Sorry, baby, mas só é inacreditável para você, que sempre acreditou nas boas intenções não só da RIAA, mas de toda a parafernália legal que vem se armando nos EUA contra os usuários e a internet, em nome de “boas causas” (como o combate à pedofilia ou a defesa dos direitos autorais), mas servindo, na verdade, a interesses totalmente escusos.

Nisso é que dá não usar a cabeça para pensar, e achar que tudo o que é legal é legal. Sinto, mas não é não. O AI-5 era legal; o apartheid foi lei nos EUA e na África do Sul até outro dia; e o próprio Holocausto estava solidamente amparado pela legislação nazista.

Claro que quem levantou a bola das más intenções da RIAA não foi David Coursey, mas sim Declan McCullagh, da Wired. Ele saiu com a notícia bombástica na segunda-feira, apoiado numa cópia da emenda que a RIAA queria, assim como quem não quer nada, atochar no USA Act. De acordo com a emenda, detentores de direitos autorais (aí incluídos filmes e e-books) sequer poderiam ser responsabilizados civil ou criminalmente pelos danos que viessem a causar em equipamentos alheios ao hackeá-los, ou invadí-los de qualquer outra forma, no intuito de “razoavelmente impedir ou prevenir a pirataria eletrônica”.
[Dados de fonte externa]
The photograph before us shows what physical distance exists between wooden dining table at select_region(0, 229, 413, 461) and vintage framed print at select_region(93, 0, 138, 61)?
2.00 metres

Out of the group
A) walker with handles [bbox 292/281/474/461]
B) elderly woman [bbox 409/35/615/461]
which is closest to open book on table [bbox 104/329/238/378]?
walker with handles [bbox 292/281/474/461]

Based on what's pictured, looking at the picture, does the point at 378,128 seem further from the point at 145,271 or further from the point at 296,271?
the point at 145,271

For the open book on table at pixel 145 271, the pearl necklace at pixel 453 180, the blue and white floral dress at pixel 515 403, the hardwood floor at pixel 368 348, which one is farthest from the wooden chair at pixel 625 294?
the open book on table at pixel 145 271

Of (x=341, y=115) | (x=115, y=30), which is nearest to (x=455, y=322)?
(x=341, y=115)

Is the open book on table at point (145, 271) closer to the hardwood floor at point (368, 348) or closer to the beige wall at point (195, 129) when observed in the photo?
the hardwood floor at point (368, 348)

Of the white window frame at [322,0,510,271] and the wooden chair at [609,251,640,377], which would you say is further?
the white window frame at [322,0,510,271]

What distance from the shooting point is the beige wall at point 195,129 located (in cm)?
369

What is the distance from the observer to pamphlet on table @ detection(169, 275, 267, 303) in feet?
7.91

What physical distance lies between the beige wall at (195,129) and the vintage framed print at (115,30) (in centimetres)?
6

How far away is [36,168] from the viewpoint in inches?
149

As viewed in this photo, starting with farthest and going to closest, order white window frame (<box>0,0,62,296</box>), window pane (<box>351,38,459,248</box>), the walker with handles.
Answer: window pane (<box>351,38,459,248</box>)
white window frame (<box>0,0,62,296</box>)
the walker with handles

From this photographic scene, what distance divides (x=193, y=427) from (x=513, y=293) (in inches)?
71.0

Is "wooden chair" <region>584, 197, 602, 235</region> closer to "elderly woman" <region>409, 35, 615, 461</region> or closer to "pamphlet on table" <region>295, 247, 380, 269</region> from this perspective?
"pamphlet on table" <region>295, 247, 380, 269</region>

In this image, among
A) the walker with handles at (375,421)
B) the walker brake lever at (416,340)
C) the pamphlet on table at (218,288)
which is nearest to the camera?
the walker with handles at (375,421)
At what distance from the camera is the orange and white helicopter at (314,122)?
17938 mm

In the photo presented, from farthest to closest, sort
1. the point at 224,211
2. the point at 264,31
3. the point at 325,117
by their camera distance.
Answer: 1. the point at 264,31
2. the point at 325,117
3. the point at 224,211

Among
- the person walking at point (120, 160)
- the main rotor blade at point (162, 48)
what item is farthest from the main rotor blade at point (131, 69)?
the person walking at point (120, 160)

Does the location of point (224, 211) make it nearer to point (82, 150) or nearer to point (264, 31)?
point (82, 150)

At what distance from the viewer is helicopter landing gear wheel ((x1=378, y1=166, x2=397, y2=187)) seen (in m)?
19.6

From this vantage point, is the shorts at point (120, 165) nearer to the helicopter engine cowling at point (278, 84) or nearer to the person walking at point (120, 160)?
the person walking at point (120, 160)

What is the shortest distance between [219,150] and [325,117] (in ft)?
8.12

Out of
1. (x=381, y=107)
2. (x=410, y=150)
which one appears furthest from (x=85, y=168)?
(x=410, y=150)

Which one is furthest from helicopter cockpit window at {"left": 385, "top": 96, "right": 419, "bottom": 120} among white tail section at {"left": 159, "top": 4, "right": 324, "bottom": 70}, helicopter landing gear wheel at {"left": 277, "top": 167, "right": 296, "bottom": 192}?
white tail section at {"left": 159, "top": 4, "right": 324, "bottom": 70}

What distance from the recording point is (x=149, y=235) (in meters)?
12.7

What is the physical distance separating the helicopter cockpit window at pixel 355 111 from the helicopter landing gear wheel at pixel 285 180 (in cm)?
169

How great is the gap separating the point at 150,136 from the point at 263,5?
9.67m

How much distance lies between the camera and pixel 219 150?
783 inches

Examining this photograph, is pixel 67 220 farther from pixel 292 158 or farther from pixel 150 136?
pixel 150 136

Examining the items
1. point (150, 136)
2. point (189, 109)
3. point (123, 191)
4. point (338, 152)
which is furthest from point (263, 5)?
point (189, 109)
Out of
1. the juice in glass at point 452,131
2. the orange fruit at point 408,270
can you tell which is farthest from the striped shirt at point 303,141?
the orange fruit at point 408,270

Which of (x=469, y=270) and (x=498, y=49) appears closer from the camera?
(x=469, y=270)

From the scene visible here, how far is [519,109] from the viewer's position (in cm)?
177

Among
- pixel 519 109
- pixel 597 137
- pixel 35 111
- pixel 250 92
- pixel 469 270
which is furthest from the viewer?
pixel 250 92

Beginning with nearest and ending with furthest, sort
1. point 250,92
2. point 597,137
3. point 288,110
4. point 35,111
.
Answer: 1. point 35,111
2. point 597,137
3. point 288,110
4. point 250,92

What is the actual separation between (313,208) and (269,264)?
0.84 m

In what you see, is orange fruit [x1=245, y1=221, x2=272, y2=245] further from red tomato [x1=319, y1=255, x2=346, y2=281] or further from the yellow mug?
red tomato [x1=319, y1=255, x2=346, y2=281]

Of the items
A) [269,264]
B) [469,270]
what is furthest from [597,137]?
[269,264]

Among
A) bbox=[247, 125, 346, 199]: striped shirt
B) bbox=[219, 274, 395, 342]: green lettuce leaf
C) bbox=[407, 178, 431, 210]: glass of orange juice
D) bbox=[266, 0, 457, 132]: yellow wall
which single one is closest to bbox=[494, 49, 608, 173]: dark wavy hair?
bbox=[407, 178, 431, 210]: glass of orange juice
Não é o suprassumo do mau-caratismo, para me ater a uma expressão permitida em casas de família?! Possivelmente inspiradas em 007, que tinha licença para matar (ainda que errasse o alvo e liquidasse a pessoa errada) a RIAA, a MPAA e outras instituições malsãs passariam a ter licença legal para invadir nossas máquinas, delas apagando todos os MP3 e/ou outros arquivos que porventura lhes desagradassem. Se com isso mandassem para o espaço a tese de doutoramento ou a planilha da empresa, bom, que diabos, isso seria, apenas — para usar o jargão do momento — collateral damage.

Afinal, não se faz uma omelete sem quebrar uns ovos.